Angela Dias is a forceful schoolteacher in the Mary Rodgers/Susan Birkenhead song “Nobody Tells Me How.” “It’s an Art” becomes a star turn for Erica Romeo’s theatrical waitress. Eleven-year-old Sammi Choquette nearly steals the show in “Neat To Be a Newsgirl.” Dennis J. Scott and Brian Rucci are heartrending in the poignant “Fathers and Sons.” And the entire company are nervous wrecks in James Taylor’s manic “Traffic Jam.”

The score is periodically updated to reflect the evolving workplace, and invites new contributions from colleagues. One of two recent additions by Lin-Manuel Miranda is “A Very Good Day,” touchingly rendered by Andrew D. Secker as an adult caretaker and Elizabeth Drevits Tomaszewski as a nanny. 

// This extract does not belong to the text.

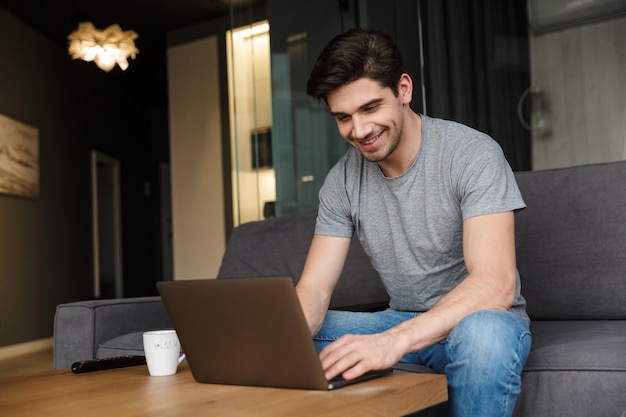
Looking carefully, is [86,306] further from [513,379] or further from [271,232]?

In spoken interludes between musical numbers, Melody Gravante-Gunnells is an exuberant dog walker (with a four-pronged leash and a chorus of grating yaps from sound designer Ron Schallack evoking the unseen canines), band guitarist Matt Patton wryly laments the hand-to-mouth lifestyle of a freelance musician, and Dias' world-weary publicist looks and sounds uncannily like Joan Rivers.

Versatile set design by Francisco Aguas enables quick and smooth transitions among a wide variety of settings. Resourceful choreography by Anna Marie Russell enlivens many scenes, especially the hilariously staged Micki Grant song “Cleanin’ Women."